In cima alla lista c’è anche lo slittamento fino al 2029 dell’aumento dell’età pensionabile di 3 mesi, da 67 anni a 67 anni e tre mesi. Costerà circa un miliardo di euro per ogni anno di rinvio. Ma è una questione che il governo intende risolvere subito per non trascinarla all’anno prossimo, alla vigilia della campagna elettorale per le elezioni politiche. Nel menù dovrebbe entrare anche la rottamazione, insieme ad una prima cancellazione dei vecchi debiti tributari stipati nel magazzino del Fisco. Così come dovrebbe arrivare anche una stbilizzazione del taglio Ires per le imprese che investono in beni tecnologici. Una dote, poi, sarà assegnata come ogni anno, con molta probabilità, al capitolo famiglie. In questo caso si dovrebbe agire sulla detraibilità delle spese per i figli, alzando magari gli importi di alcuni sconti, e introducendone di nuovi, come la detrazione per l’acquisto dei libri e del materiale scolastico.
IL PASSAGGIO
Ma torniamo ai conti.

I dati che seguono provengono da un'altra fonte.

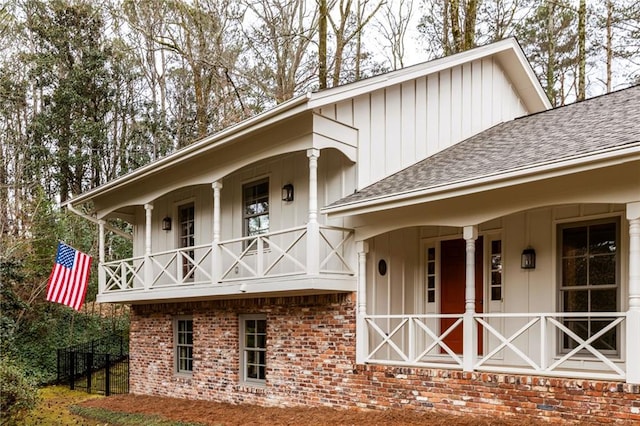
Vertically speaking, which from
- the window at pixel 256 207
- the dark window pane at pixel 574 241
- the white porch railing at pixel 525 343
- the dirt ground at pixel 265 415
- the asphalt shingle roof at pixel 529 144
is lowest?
the dirt ground at pixel 265 415

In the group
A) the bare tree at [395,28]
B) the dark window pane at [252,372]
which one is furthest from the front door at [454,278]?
the bare tree at [395,28]

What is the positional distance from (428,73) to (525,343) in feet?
16.2

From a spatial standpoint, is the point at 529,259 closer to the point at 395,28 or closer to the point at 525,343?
the point at 525,343

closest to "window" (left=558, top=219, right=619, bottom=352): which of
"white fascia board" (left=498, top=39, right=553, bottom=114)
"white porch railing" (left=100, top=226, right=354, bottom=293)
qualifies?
"white porch railing" (left=100, top=226, right=354, bottom=293)

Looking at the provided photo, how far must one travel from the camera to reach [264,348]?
11539 millimetres

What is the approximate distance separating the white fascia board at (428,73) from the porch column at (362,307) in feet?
7.76

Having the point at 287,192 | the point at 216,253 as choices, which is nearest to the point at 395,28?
the point at 287,192

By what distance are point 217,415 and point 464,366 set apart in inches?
186

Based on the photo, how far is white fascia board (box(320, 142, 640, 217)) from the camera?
6.65 m

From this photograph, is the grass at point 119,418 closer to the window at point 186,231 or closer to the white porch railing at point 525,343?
the window at point 186,231

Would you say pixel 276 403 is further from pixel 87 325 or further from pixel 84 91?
pixel 84 91

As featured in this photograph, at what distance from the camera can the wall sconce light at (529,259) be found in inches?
354

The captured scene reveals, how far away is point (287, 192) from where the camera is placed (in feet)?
36.7

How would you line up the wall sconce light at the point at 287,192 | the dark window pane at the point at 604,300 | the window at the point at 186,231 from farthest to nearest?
the window at the point at 186,231
the wall sconce light at the point at 287,192
the dark window pane at the point at 604,300
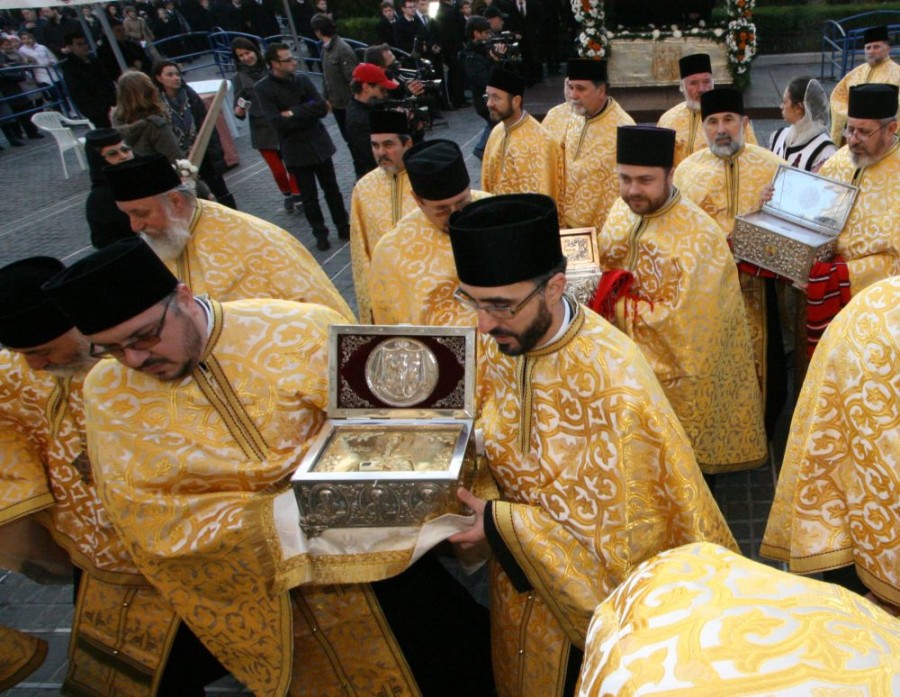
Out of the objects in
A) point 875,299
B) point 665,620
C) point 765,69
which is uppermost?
point 665,620

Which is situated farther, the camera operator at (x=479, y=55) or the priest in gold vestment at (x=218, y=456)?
the camera operator at (x=479, y=55)

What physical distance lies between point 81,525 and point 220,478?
85cm

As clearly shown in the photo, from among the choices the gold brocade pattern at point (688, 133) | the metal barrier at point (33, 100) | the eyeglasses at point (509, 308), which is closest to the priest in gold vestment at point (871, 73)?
the gold brocade pattern at point (688, 133)

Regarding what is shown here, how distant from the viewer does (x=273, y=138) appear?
9.61 meters

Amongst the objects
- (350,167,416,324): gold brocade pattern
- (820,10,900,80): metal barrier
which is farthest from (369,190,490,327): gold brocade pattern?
(820,10,900,80): metal barrier

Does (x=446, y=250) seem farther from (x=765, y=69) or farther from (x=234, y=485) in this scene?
(x=765, y=69)

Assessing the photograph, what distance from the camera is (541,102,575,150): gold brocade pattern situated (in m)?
6.28

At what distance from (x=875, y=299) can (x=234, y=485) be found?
2.10 meters

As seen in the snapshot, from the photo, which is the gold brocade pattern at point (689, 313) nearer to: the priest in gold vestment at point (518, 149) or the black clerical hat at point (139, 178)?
the priest in gold vestment at point (518, 149)

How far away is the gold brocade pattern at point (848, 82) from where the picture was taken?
282 inches

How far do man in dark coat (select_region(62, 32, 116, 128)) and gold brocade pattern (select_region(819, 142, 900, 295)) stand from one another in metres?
10.6

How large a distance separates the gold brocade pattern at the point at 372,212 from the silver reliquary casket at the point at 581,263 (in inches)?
63.8

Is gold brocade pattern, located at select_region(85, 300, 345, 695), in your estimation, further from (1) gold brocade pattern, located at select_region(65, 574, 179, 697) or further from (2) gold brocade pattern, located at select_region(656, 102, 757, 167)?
(2) gold brocade pattern, located at select_region(656, 102, 757, 167)

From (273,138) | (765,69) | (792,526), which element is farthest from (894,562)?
(765,69)
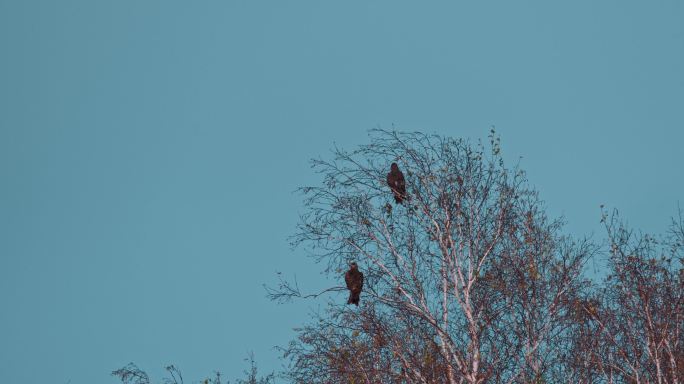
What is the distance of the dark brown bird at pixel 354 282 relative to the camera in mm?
16969

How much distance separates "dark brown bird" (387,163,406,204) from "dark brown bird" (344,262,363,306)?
1452 millimetres

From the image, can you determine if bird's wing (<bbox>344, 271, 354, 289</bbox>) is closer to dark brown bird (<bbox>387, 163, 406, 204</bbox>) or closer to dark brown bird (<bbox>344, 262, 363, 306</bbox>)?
dark brown bird (<bbox>344, 262, 363, 306</bbox>)

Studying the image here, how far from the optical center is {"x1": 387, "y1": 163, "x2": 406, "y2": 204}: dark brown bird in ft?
58.5

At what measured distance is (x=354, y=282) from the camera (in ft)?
56.0

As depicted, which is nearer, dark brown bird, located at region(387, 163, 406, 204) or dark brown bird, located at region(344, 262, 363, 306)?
dark brown bird, located at region(344, 262, 363, 306)

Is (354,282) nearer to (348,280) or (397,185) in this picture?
(348,280)

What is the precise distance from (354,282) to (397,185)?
1.95m

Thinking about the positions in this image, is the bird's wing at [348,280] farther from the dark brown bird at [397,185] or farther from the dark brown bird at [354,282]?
the dark brown bird at [397,185]

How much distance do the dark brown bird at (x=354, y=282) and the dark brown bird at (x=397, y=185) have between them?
1.45 metres

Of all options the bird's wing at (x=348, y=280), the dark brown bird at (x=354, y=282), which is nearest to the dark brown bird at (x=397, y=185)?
the dark brown bird at (x=354, y=282)

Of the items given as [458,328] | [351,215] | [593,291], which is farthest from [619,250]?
[351,215]

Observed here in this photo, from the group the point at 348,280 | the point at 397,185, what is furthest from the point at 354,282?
the point at 397,185

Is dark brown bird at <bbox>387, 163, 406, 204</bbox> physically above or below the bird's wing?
above

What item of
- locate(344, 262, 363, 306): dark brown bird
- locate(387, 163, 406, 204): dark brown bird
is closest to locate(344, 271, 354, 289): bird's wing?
locate(344, 262, 363, 306): dark brown bird
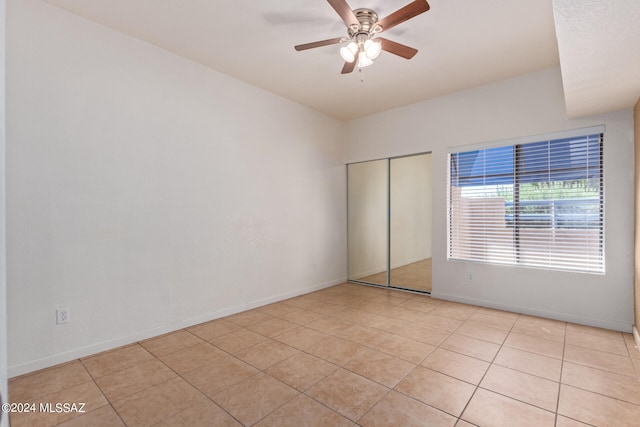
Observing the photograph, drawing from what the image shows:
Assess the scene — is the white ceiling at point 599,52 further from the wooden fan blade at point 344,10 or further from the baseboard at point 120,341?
the baseboard at point 120,341

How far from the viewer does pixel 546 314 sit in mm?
3539

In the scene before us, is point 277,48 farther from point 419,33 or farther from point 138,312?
point 138,312

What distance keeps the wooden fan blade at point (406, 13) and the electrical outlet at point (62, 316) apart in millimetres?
3457

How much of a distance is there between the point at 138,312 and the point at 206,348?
30.9 inches

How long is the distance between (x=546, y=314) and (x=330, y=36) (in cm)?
387

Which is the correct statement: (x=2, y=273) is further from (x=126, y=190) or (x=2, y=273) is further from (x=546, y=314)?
(x=546, y=314)

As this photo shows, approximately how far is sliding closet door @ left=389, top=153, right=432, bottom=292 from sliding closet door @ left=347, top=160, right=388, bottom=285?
0.15m

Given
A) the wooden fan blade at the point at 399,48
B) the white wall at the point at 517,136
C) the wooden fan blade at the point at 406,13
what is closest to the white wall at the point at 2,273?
the wooden fan blade at the point at 406,13

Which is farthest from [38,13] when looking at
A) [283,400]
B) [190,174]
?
[283,400]

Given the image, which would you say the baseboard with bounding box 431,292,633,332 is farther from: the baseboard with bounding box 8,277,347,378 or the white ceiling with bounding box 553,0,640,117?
the baseboard with bounding box 8,277,347,378

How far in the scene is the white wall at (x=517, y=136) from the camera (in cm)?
314

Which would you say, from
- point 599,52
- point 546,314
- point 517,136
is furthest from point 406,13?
point 546,314

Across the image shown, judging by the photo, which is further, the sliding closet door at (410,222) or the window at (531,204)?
the sliding closet door at (410,222)
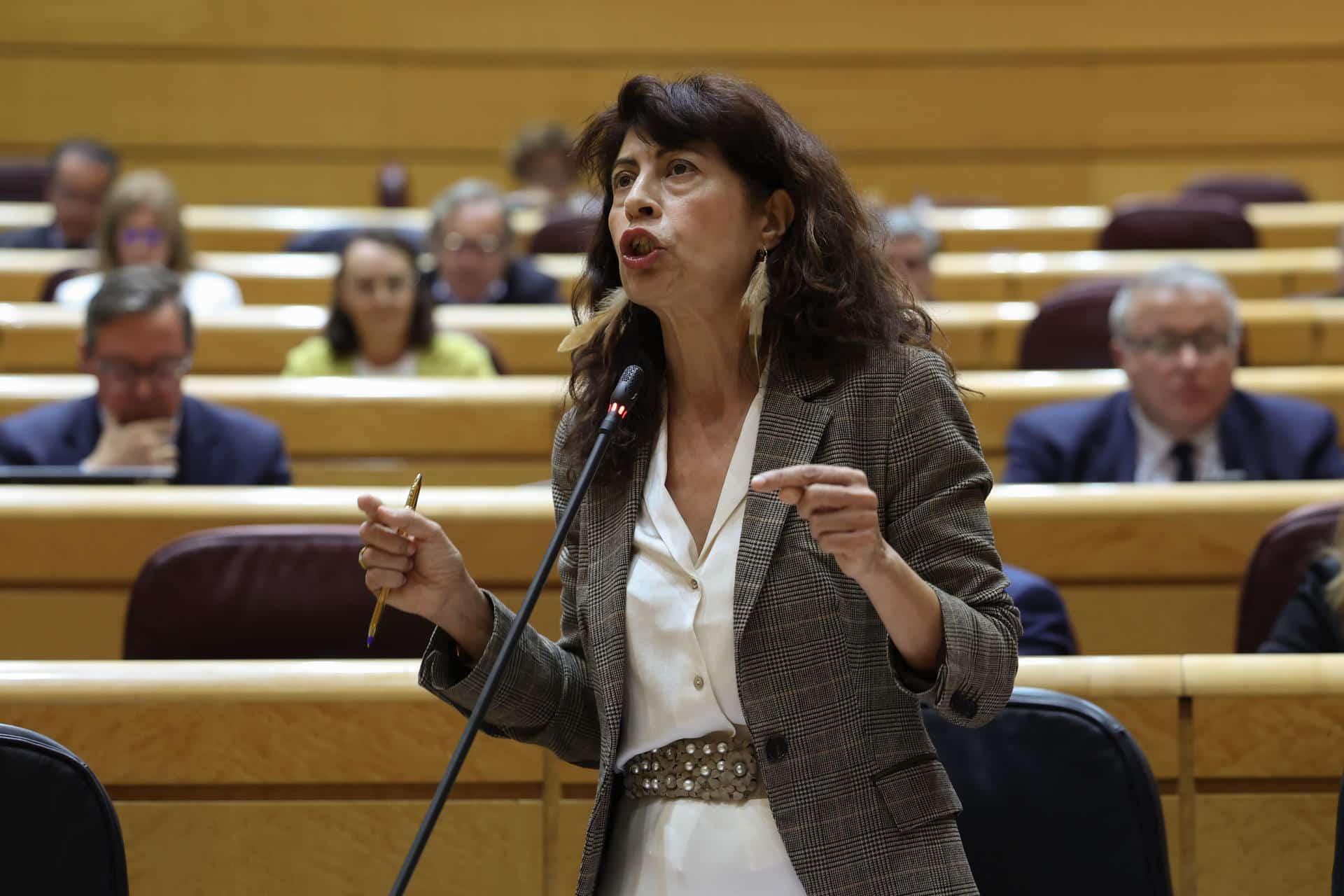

La buona intonazione non riguarda solo le entrate, ma anche le spese. Dalle tabelle della Banca d’Italia emerge che nei primi sette mesi di quest’anno, le amministrazioni centrali hanno avuto uscite correnti per 423,8 miliardi di euro, contro i 423,9 dello scorso anno. La spesa si è praticamente fermata. Con le entrate che vanno bene, questa situazione ha prodotto un avanzo di cassa che, a sua volta, ha portato ad una riduzione del debito pubblico di 14 miliardi e mezzo (il totale resta ancora superiore a tremila miliardi, 3.056 per l’esattezza). Un debito sempre più acquistato da investitori stranieri (ormai al 33,6%) e dalle famiglie italiane (sopra il 14%).
Una ulteriore possibile conseguenza si potrebbe vedere a breve, già tra qualche giorno, quando Fitch, l’agenzia di rating che ha appena bocciato il debito francese, dovrà dare il suo giudizio sull’Italia (attualmente una tripla B con outlook positivo). I mercati hanno già “promosso” Roma abbattendo il suo spread in un anno da 140 a 80 punti rispetto ai bund tedeschi. Giorgetti ha detto di essere in serena attesa del giudizio , nella speranza che sia un voto che rispecchia la realtà. Incassare la promozione delle agenzie (Standard&Poor’s lo ha già fatto), potrà far scendere ulteriormente la spesa per interessi sul debito pubblico che grazie al calo dello spread dell’ultimo anno, farà già risparmiare, secondo i conti di Bloomberg, 13 miliardi tra quest’anno e il prossimo. Altri soldi che, sempre secondo le regole europee, non potranno essere spesi ma dovranno migliorare i conti. Ma sempre di soldi in meno sottratti dalle tasche degli italiani si tratta.